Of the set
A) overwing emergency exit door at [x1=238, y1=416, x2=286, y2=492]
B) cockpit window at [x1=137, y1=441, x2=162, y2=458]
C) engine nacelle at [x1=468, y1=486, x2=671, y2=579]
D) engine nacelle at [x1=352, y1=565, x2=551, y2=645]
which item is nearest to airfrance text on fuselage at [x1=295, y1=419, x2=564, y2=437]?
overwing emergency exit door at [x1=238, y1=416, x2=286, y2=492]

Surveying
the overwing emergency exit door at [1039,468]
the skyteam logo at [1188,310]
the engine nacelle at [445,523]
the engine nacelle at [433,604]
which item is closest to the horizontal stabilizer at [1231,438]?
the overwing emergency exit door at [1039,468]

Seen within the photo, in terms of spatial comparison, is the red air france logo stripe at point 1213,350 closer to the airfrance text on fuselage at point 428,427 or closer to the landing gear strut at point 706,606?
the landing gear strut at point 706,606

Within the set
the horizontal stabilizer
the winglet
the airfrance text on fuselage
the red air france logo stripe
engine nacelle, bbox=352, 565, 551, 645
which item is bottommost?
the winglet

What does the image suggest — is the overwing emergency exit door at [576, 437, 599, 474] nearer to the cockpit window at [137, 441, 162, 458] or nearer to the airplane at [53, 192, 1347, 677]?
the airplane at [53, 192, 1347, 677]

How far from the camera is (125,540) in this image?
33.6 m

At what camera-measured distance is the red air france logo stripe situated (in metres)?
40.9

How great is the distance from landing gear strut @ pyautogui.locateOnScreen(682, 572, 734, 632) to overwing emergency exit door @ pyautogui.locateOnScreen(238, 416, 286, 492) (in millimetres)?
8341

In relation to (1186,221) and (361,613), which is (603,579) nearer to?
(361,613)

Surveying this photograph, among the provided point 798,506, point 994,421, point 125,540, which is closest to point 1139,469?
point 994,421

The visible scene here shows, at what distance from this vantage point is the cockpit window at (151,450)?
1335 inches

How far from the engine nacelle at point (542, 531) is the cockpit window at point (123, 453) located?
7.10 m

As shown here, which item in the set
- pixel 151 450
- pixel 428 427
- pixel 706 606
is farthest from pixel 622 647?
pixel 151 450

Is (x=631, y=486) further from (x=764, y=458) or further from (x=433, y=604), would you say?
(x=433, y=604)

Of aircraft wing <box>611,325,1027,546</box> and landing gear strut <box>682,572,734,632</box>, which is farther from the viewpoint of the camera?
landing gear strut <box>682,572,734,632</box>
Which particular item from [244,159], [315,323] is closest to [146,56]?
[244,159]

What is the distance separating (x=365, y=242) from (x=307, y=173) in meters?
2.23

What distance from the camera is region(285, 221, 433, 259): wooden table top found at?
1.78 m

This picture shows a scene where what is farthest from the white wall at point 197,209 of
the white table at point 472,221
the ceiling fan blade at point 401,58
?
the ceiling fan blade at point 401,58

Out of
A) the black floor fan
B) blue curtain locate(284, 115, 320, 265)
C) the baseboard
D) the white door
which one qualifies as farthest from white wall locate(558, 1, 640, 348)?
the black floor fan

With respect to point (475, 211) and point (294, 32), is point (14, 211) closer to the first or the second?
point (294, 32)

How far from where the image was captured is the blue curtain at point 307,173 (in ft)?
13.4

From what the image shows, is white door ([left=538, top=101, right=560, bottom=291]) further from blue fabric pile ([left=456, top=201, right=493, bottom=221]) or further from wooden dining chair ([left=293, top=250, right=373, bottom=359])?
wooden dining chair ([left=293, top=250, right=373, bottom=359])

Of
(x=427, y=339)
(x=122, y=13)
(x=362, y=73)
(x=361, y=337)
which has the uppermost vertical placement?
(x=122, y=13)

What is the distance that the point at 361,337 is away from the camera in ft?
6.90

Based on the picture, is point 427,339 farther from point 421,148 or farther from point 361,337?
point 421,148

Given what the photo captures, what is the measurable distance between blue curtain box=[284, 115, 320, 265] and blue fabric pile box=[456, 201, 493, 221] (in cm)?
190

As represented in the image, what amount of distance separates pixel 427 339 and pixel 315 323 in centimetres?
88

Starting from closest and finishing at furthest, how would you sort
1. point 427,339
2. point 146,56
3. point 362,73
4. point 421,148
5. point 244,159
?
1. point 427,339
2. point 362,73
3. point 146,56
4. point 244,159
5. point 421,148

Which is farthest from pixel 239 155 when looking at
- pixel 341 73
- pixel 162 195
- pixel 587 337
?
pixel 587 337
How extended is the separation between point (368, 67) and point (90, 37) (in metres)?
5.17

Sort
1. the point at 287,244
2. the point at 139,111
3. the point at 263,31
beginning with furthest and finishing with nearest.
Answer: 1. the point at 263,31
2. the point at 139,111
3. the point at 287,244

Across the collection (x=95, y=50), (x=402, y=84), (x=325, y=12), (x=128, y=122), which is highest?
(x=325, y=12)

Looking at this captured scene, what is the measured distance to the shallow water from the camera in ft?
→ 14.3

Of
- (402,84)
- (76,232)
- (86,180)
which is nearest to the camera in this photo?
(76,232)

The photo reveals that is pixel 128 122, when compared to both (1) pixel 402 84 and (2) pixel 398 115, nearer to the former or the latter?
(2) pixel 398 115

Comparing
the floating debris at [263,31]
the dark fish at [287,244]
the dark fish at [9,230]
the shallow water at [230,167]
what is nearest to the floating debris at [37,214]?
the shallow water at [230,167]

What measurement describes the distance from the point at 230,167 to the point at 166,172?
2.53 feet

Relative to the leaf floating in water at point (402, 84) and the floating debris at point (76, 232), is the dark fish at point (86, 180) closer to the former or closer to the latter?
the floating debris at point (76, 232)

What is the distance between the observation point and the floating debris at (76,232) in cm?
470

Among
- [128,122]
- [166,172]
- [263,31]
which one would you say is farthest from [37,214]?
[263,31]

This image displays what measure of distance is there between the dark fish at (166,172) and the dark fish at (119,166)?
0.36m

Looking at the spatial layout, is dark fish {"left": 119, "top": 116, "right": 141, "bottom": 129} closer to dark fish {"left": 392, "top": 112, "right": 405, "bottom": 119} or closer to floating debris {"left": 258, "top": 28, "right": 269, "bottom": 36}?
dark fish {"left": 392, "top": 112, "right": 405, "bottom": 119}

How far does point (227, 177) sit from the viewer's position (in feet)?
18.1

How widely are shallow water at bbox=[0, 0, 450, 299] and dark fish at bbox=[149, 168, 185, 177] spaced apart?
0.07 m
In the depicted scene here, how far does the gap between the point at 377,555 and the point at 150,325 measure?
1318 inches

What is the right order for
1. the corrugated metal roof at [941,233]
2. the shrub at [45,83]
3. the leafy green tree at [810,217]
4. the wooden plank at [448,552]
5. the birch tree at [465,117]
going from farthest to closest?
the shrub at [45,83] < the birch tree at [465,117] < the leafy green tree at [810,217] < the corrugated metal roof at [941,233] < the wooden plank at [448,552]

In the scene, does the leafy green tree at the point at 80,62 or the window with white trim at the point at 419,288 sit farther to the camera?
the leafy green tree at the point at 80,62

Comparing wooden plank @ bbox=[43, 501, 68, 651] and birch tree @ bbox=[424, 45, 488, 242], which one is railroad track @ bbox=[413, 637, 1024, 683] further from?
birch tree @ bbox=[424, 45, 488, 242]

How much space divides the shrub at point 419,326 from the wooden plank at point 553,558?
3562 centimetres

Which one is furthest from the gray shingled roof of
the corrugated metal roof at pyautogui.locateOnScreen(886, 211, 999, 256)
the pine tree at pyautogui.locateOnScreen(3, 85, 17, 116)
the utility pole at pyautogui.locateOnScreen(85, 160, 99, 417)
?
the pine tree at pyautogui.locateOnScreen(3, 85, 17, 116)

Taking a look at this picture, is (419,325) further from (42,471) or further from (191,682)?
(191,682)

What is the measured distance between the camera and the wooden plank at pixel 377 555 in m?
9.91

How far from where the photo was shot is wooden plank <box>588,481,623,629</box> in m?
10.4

--------------------------------------------------

◆ Goal of the exercise ◆
Restate the records, all of them, precisely as written.

◆ Solution for this task ◆
Of the set
A) overwing emergency exit door at [x1=238, y1=416, x2=286, y2=492]
B) cockpit window at [x1=137, y1=441, x2=162, y2=458]
C) engine nacelle at [x1=468, y1=486, x2=671, y2=579]
D) engine nacelle at [x1=352, y1=565, x2=551, y2=645]
which item is nearest to airfrance text on fuselage at [x1=295, y1=419, x2=564, y2=437]?
overwing emergency exit door at [x1=238, y1=416, x2=286, y2=492]

Surveying
the overwing emergency exit door at [1039,468]
the skyteam logo at [1188,310]
the engine nacelle at [445,523]
the engine nacelle at [433,604]
which item is closest to the horizontal stabilizer at [1231,438]?
the overwing emergency exit door at [1039,468]

Seen within the photo, in terms of spatial comparison, is the red air france logo stripe at point 1213,350 closer to the airfrance text on fuselage at point 428,427 or closer to the landing gear strut at point 706,606?
the landing gear strut at point 706,606

Within the set
the horizontal stabilizer
the winglet
the airfrance text on fuselage
the red air france logo stripe
engine nacelle, bbox=352, 565, 551, 645
which item is bottommost?
the winglet

What does the image suggest — is the overwing emergency exit door at [576, 437, 599, 474] nearer to the cockpit window at [137, 441, 162, 458] or nearer to the airplane at [53, 192, 1347, 677]?
the airplane at [53, 192, 1347, 677]

How far from the camera is (125,540) in this image?
33.6 m

At what camera-measured distance is the red air france logo stripe situated (in metres)?
40.9

How great is the distance from landing gear strut @ pyautogui.locateOnScreen(682, 572, 734, 632) to overwing emergency exit door @ pyautogui.locateOnScreen(238, 416, 286, 492) (in millimetres)?
8341

In relation to (1186,221) and (361,613), which is (603,579) nearer to?
(361,613)

Surveying this photograph, among the provided point 798,506, point 994,421, point 125,540, which is closest to point 1139,469?
point 994,421

The visible scene here shows, at what distance from this vantage point is the cockpit window at (151,450)?
1335 inches

How far from the engine nacelle at point (542, 531) is the cockpit window at point (123, 453) located?
7.10 m

As shown here, which item in the set
- pixel 151 450
- pixel 428 427
- pixel 706 606
is farthest from pixel 622 647?
pixel 151 450

Is (x=631, y=486) further from (x=764, y=458) or further from (x=433, y=604), would you say?
(x=433, y=604)

Of aircraft wing <box>611,325,1027,546</box> and landing gear strut <box>682,572,734,632</box>, which is farther from the viewpoint of the camera?
landing gear strut <box>682,572,734,632</box>
Which particular item from [244,159], [315,323] is closest to [146,56]?
[244,159]

What is the distance separating (x=365, y=242) from (x=307, y=173) in meters?
2.23

What distance from the camera is region(285, 221, 433, 259): wooden table top found at?
1.78 m

This picture shows a scene where what is farthest from the white wall at point 197,209 of
the white table at point 472,221
the ceiling fan blade at point 401,58
?
the ceiling fan blade at point 401,58

Out of
A) the black floor fan
B) blue curtain locate(284, 115, 320, 265)
C) the baseboard
D) the white door
which one qualifies as farthest from white wall locate(558, 1, 640, 348)?
the black floor fan

With respect to point (475, 211) and point (294, 32), is point (14, 211) closer to the first or the second?
point (294, 32)

How far from where the image was captured is the blue curtain at point 307,173 (in ft)?
13.4

From what the image shows, is white door ([left=538, top=101, right=560, bottom=291]) further from blue fabric pile ([left=456, top=201, right=493, bottom=221]) or further from wooden dining chair ([left=293, top=250, right=373, bottom=359])?
wooden dining chair ([left=293, top=250, right=373, bottom=359])

Of
(x=427, y=339)
(x=122, y=13)
(x=362, y=73)
(x=361, y=337)
which has the uppermost vertical placement?
(x=122, y=13)

What is the distance that the point at 361,337 is away from the camera in ft?
6.90

Based on the picture, is point 427,339 farther from point 421,148 or farther from point 361,337?
point 421,148

Given what the photo captures, what is the measurable distance between blue curtain box=[284, 115, 320, 265] and blue fabric pile box=[456, 201, 493, 221] (in cm)?
190

As represented in the image, what amount of distance separates pixel 427 339 and pixel 315 323 in centimetres?
88

Starting from closest and finishing at furthest, how would you sort
1. point 427,339
2. point 146,56
3. point 362,73
4. point 421,148
5. point 244,159
?
1. point 427,339
2. point 362,73
3. point 146,56
4. point 244,159
5. point 421,148

Which is farthest from pixel 239 155 when looking at
- pixel 341 73
- pixel 162 195
- pixel 587 337
?
pixel 587 337
How extended is the separation between point (368, 67) and point (90, 37) (in metres)?
5.17

Sort
1. the point at 287,244
2. the point at 139,111
3. the point at 263,31
beginning with furthest and finishing with nearest.
Answer: 1. the point at 263,31
2. the point at 139,111
3. the point at 287,244

Across the collection (x=95, y=50), (x=402, y=84), (x=325, y=12), (x=128, y=122), which is highest?
(x=325, y=12)

Looking at this captured scene, what is the measured distance to the shallow water from the camera in ft?
→ 14.3

Of
- (402,84)
- (76,232)
- (86,180)
which is nearest to the camera in this photo?
(76,232)

The photo reveals that is pixel 128 122, when compared to both (1) pixel 402 84 and (2) pixel 398 115, nearer to the former or the latter?
(2) pixel 398 115

Comparing
the floating debris at [263,31]
the dark fish at [287,244]
the dark fish at [9,230]
the shallow water at [230,167]
what is nearest to the floating debris at [37,214]?
the shallow water at [230,167]

What measurement describes the distance from the point at 230,167 to the point at 166,172?
2.53 feet

Relative to the leaf floating in water at point (402, 84) and the floating debris at point (76, 232), is the dark fish at point (86, 180) closer to the former or closer to the latter?
the floating debris at point (76, 232)

What is the distance between the observation point and the floating debris at (76,232) in cm?
470

Among
- [128,122]
- [166,172]
- [263,31]
which one would you say is farthest from [37,214]?
[263,31]

This image displays what measure of distance is there between the dark fish at (166,172) and the dark fish at (119,166)?
0.36m

Looking at the spatial layout, is dark fish {"left": 119, "top": 116, "right": 141, "bottom": 129} closer to dark fish {"left": 392, "top": 112, "right": 405, "bottom": 119} or closer to floating debris {"left": 258, "top": 28, "right": 269, "bottom": 36}?
dark fish {"left": 392, "top": 112, "right": 405, "bottom": 119}

How far does point (227, 177) sit from the viewer's position (in feet)?
18.1

How widely are shallow water at bbox=[0, 0, 450, 299] and dark fish at bbox=[149, 168, 185, 177] spaced apart?
0.07 m
In the depicted scene here, how far does the gap between the point at 377,555 and the point at 150,325 measure?
1318 inches

What is the right order for
1. the corrugated metal roof at [941,233]
2. the shrub at [45,83]
3. the leafy green tree at [810,217]
4. the wooden plank at [448,552]
5. the birch tree at [465,117]
going from farthest to closest?
the shrub at [45,83] < the birch tree at [465,117] < the leafy green tree at [810,217] < the corrugated metal roof at [941,233] < the wooden plank at [448,552]

In the scene, does the leafy green tree at the point at 80,62 or the window with white trim at the point at 419,288 sit farther to the camera?
the leafy green tree at the point at 80,62

Comparing wooden plank @ bbox=[43, 501, 68, 651] and birch tree @ bbox=[424, 45, 488, 242], which one is railroad track @ bbox=[413, 637, 1024, 683] further from?
birch tree @ bbox=[424, 45, 488, 242]

How much space divides the shrub at point 419,326 from the wooden plank at point 553,558?
3562 centimetres

Which one is furthest from the gray shingled roof of
the corrugated metal roof at pyautogui.locateOnScreen(886, 211, 999, 256)
the pine tree at pyautogui.locateOnScreen(3, 85, 17, 116)
the utility pole at pyautogui.locateOnScreen(85, 160, 99, 417)
?
the pine tree at pyautogui.locateOnScreen(3, 85, 17, 116)

Taking a look at this picture, is (419,325) further from (42,471) or further from (191,682)?
(191,682)

What is the measured distance between the camera and the wooden plank at pixel 377 555 in m?
9.91

How far from where the photo was shot is wooden plank <box>588,481,623,629</box> in m?
10.4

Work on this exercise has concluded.